You SAN actually has a lot of complicated components and plenty of moving parts that can fail, just like any technology. Just like pilots practice system failure in a simulator so that they can react properly under the real stress of a major system failure during a real flight, you want your IT team to practice their response to a major system failure under simulated situations and not during a real failure. You should document how you should react to various scenarios, practice using that written documentation to verify it is complete and accurate for each documented scenario, and keep the documentation on a regular basis as technology and business practices change.
Consolidate and Save
You have been told by vendors for years, and have finally started listening to those vendors, by consolidating your server environment to save money on hardware, licensing, cooling, power, etc. by using virtual servers and a SAN for storage. Now you have put all your eggs (very expensive eggs) into one basket. Do you treat that basket with the same level of importance as you should, knowing that all your data, all your emails, all your applications, everything important to your business is running on this small set of complicated components?

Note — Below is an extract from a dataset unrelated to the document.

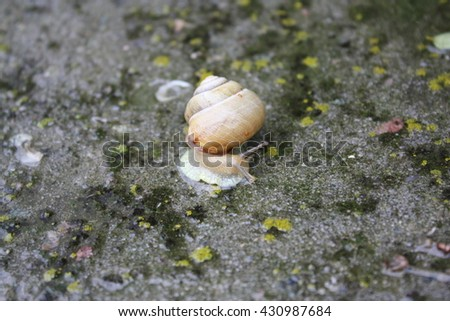 Snail, common names the Burgundy snail, Roman snail, edible snail or snails. Snaile on a concrete track in macro close-up of wet weather background fallen leaves and drops on the track. - stock photo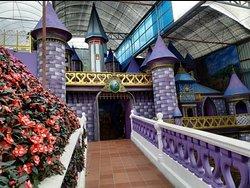 The Lavender Gardens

Complacency is the killer of a great incident recovery plan.
Complacency is a serious problem in IT environments across the globe. While no one is likely to die if a disaster strikes your server room, when disaster strikes people expect smart people to have a smart solution to the problem. When you are in the planning meetings, are you the one arguing that you can buy enough redundant parts and pieces to eliminate failure, or are you the one that accepts you can’t buy your way out of a potential system failure and insist on planning for an inevitable system failure?

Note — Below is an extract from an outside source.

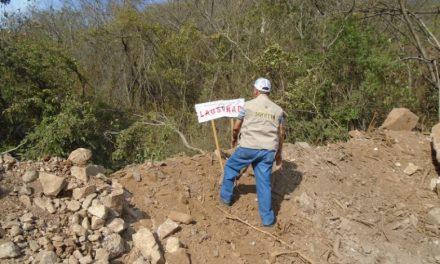 CLAUSURA PROFEPA TERRENOS FORESTALES POR CONSTRUCCIÓN DE PATIO DE CONTENEDORES SIN AUTORIZACIÓN, EN COLIMA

But We Never Had A Failure Before
It can be difficult being the person that fights for the proper written plan for scenarios that everyone is telling you can’t possibly happen. It will be hard getting the team to test a plan when they insist those components can’t possibly fail, that one broken part can’t cause the system to stop responding, that the vendor won’t allow the system to to freeze during a system update, etc.
When was the last time you had a system failure that caused a major disaster? Most haven’t had to deal with a true disaster, and will often ask why we spend so much time and money planning for something that has never happened and probably will never happen. I’ve had people ask me why do I even worry about some of the scenarios I propose during my technical team meetings if the chances of those disasters are so remote and the cost of planning for those scenarios is so expensive. I usually answer that understanding what could happen is the first step toward understanding how much it could cost to prevent the issue. If you know that the chance of a hard drive failure is remote, you might not plan for the failure and so you save the money by not getting the level of support required for fast drive replacement, mounting hot spares, keeping cold spares on hand, etc. If you understand the chance of a hard drive failure is actually quite high, you might make different decisions. I’ll do what research I can to guide my team to understanding the different risk scenarios and allow the team to judge each risk and spend our money on the items of greatest risk.

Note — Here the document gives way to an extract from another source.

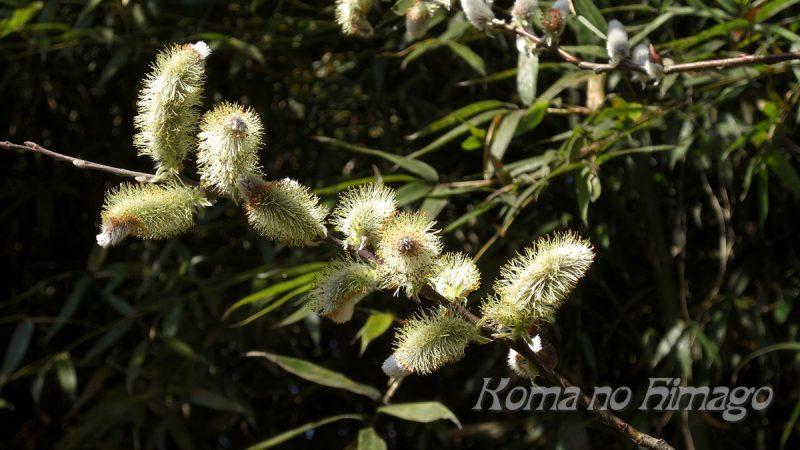 ネコヤナギの花穂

This is actually incredibly easy. Some might say this is incredibly easy. All you have to do is get cynical, look for faults, and imagine what could possibly go wrong. You can either spend money preventing a disaster you might never actually see, or you might save a few dollars today and wish you had spent a lot more money in hindsight. Hindsight is cheap because anyone can look back and tell you what you could and should have done differently to better prepare for the disaster… after the disaster has already happened.
Plan for the very worst, and hope for the very best.
Redundancy Is Your Friend
If your environment diagrams look like a whole bunch of production systems or databases sitting on top of a carefully sculpted set of expensive single points of failure – you might be doing something incredibly wrong. Putting everything on an expensive SAN won’t mean you have a system that can’t fail.
So here is where you and your entire IT organization need to come together and plan the best shape of your environment – and you will end up taking known risks and making decisions based on risk and reward – but you will feel a lot better having that conversation and making informed decisions. You may not get to the level of fault tolerance that you want or is ideal for your paranoia, but at least you gave the risks and rewards and helped define the cost and benefit analysis up front. The point is, if you are the database administrator and you see a lot of room for failures you need to call those out and give suggested solutions, understand the business needs, discuss the pros and cons, and help architect the right solution for you and your workload.
The point is you need to understand the risk, configure your environment to minimize risk, and destroy all single points of failure.